**EXTRACT PROVIDED**

While Amanda Charles was lecturing, Jessica was helping students process the information.
When Amanda Charles gave oral directions, Jessica repeated them and added clarification.
When the students were reading in their groups, both teachers monitored and helped facilitate in
the learning of the students.
Barbara and Mary
Barbara and Mary co-teach in an Algebra II math class. This class consists of 30 students
in grades 10 – 12. As the content specialist, Barbara felt that it was her responsibility to take the
leading role in the inclusion classroom. She would determine the content that would be taught
for the week, plan different ways to deliver the lessons, choose which activities she would use
with the students and decide how the students would be evaluated. After she made her lesson
plans and the decisions that accompanied all the specific tasks involved, she would share them
with Mary. Barbara stated, for example, “I will tell Mary we are having a test this Friday and
what we are going to do to prepare the students for the test. If the plans alter, I will let her know.
When I’m done with the planning, I will let her know what’s going on so we can discuss it.”
Mary takes on a very active role in the class. She showed no hesitations when she
walked in the room before Barbara and got the students started on their daily activity. She did
not gravitate toward any specific student or students. She circulated around the room helping all
students equally. Mary stated, “I feel like we are a tag team. At this point we don’t have to talk
about it (the routine of the class or the teachers’ individual responsibilities), it just kind of
happens.”

**THE DATA**

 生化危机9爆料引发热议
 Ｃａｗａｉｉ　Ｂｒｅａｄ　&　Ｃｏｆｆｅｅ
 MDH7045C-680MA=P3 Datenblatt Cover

**USING THE INFORMATION**
1 > Drawing on the co-teaching passage, explain in one to three sentences why Barbara took the leading role in the Algebra II inclusion classroom.
2 > Repeat word for word the part of the co-teaching passage starting at "When Amanda Charles" and ending at "of the students.".
3 > Carry on the co-teaching passage from its last sentence.

**RESPONSES PER TASK**
1 > Barbara was the content specialist, and because of that she felt it was her responsibility to lead the class. She therefore decided what would be taught, how it would be delivered, which activities to use and how students would be evaluated. Then she shared those plans with Mary.

2 >
When Amanda Charles gave oral directions, Jessica repeated them and added clarification.
When the students were reading in their groups, both teachers monitored and helped facilitate in
the learning of the students.

3 >
In one of Barbara’s and Mary’s observations, it was noted:
73
The tardy bell rings. The students are in their seats working on a daily starter which is
written on the white board. Mary walks in and encourages the students to begin their work. She
reads the first question out loud to help the students reflect and remember the content they
worked on the day before. Barbara walks in the room and begins walking around the classroom
monitoring the students and collecting their homework. Once she has accomplished this task, she
takes over and leads the review and then begins the daily lesson. She gives a lecture while
simultaneously showing a PowerPoint with examples. Mary walks around the room to help all
students. As the students respond to Barbara’s questions, both teachers give praise. Barbara
continues with examples and states, “Thumbs up if you have this.” Mary immediately walks to a
student who does not have his thumb up and starts to help him. After the lecture, both teachers
assist individual students as they work on their assignments.
In this observation, the special education teacher Mary, took the initiative and started the
class without reservation. After Barbara finished her task, she took over the content instruction.
At that point Mary immediately started walking around the class helping individual students.
She did not sit down during the lesson. She would walk up and down each isles looking at each
student’s work. If she noticed that a student was off track, she would stop, squat down beside
the student and explain the mathematical steps the general education teacher was teaching. When
the student assured her that he understood the problem, she would continue to walk around the
room monitoring each student.
Barbara and Mary demonstrate effective co-teaching practices. They are both playing an
active role in the teaching process (Friend & Cook, 1992). While they understand, respect, and
accept each other’s’ roles, it was evident that their practices are negotiated on a daily basis
74
depending on the circumstances of the day. They are flexible and their co-teaching partnership is
positive.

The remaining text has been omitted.